__Work to do__
Copy the material below word for word, from the line containing "In the photographed setting, from the options" through the end of the material.

__Task inputs__
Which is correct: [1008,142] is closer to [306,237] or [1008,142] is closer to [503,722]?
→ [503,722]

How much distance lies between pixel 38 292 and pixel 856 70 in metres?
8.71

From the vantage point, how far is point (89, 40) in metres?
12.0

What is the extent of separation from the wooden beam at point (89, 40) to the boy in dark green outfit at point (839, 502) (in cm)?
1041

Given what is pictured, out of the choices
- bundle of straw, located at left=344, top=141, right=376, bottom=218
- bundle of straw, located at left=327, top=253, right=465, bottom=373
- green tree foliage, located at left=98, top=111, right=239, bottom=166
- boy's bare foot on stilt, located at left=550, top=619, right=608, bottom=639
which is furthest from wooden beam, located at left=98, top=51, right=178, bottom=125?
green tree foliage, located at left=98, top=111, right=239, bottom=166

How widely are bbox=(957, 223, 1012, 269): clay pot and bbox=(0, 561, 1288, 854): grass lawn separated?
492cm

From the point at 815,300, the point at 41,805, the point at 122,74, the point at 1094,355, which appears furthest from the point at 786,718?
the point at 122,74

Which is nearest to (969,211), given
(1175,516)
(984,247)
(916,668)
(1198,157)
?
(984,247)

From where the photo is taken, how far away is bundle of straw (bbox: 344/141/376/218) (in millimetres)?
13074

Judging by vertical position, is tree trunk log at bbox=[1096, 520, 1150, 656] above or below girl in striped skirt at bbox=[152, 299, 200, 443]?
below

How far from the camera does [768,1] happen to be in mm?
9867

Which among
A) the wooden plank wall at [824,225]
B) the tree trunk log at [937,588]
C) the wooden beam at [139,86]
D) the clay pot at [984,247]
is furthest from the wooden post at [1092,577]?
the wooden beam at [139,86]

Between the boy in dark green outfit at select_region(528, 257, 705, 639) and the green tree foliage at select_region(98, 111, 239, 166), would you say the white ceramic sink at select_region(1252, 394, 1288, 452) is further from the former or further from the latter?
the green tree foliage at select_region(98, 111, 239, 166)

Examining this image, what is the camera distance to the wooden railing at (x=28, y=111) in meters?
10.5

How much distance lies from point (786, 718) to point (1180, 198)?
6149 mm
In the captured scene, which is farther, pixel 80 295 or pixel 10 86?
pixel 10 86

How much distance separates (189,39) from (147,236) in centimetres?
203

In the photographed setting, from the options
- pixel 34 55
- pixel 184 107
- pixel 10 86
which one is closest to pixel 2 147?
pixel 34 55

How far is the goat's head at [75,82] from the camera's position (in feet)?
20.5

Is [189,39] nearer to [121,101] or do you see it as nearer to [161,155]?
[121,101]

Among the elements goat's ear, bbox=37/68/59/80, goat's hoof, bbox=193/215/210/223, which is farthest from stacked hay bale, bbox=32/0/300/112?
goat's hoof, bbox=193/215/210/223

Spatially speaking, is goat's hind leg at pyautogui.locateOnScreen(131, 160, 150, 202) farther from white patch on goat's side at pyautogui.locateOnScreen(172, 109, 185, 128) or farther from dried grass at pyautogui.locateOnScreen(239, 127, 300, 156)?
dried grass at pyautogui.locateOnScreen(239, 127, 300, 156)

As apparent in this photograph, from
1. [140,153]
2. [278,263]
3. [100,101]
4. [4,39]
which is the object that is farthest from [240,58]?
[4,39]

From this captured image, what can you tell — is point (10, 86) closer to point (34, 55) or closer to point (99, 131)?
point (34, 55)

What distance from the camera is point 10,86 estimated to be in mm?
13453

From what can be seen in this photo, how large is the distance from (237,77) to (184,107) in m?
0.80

__Result for this task__
In the photographed setting, from the options
- pixel 34 55
- pixel 184 107
- pixel 10 86
which one is closest to pixel 2 147?
pixel 34 55

How far is the goat's head at [75,82] from the camera's position (in feet)?
20.5

Is [189,39] nearer to [121,101] or do you see it as nearer to [161,155]?
[121,101]

Among the elements goat's ear, bbox=37/68/59/80, goat's hoof, bbox=193/215/210/223, which is farthest from stacked hay bale, bbox=32/0/300/112?
goat's hoof, bbox=193/215/210/223

Spatially speaking, is goat's hind leg at pyautogui.locateOnScreen(131, 160, 150, 202) farther from white patch on goat's side at pyautogui.locateOnScreen(172, 109, 185, 128) or farther from dried grass at pyautogui.locateOnScreen(239, 127, 300, 156)?
dried grass at pyautogui.locateOnScreen(239, 127, 300, 156)

As apparent in this photograph, from
1. [140,153]
2. [278,263]
3. [100,101]
4. [4,39]
which is the object that is farthest from [240,58]?
[4,39]

From this captured image, what can you tell — is point (10, 86) closer to point (34, 55) or closer to point (99, 131)?
point (34, 55)

What distance from the camera is point 10,86 estimated to be in mm?
13453

From what can be seen in this photo, how large is the distance from (237,77) to (184,107) in m?
0.80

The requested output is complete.